Galectin-9 protects humanized-ACE2 immunocompetent mice from SARS-CoV-2 Infection

Abstract

Abstract The COVID19 pandemic caused by SARS CoV 2 remains a global health crisis even with vaccines and sparse FDA approved therapies. To limit mortality and morbidity, therapeutics are critical. Galectin 9 (gal9) is a b-galactoside binding protein, modulating cell-cell and cell-matrix interactions. It has been shown circulating gal9 levels are elevated in response to infection in patient sera with moderate to severe disease. One report gal9 unexpectedly competitively binds the ACE2 receptor on host cells, impeding viral entry. Therefore, we hypothesize early recombinant gal9 (rgal9) treatment post infection (pi) may prevent binding of the virus to prone host cells yielding a decreased severity of SARS CoV 2 related disease. To determine the potential of gal9 for treating COVID19, we infected and treated K18 hACE2 mice with a single dose of human rgal9 (rhgal9) or PBS i.p. and monitored 12 days for morbidity. Subgroups of mice were humanely euthanized at 2 and 5 dpi for viral plaque assay, flow cytometry, and protein analysis from lung tissue and BALF. We found that mice treated with rhgal9 during acute phase of infection have improved survival compared to PBS control. At 5 dpi, rhgal9 mice had enhanced viral clearance in the BALF and not in the lung parenchyma. We noted increased CD8 T cell and decreased neutrophil frequencies in the lung at 5 dpi.
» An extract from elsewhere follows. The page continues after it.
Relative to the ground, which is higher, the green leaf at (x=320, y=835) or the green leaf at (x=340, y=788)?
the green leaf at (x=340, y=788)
Finally, BALF had elevated levels of Type 1 IFN at 2 dpi and increased proinflammatory cytokines at 5 dpi. This suggests rhgal9 treatment may be therapeutic for acute COVID19, as rhgal9 with other anti-inflammatory mediator treatments cut associated harmful inflammation. Further studies are required to determine the optimal time, combination and duration of treatment pi to effectively target the gal9 pathway.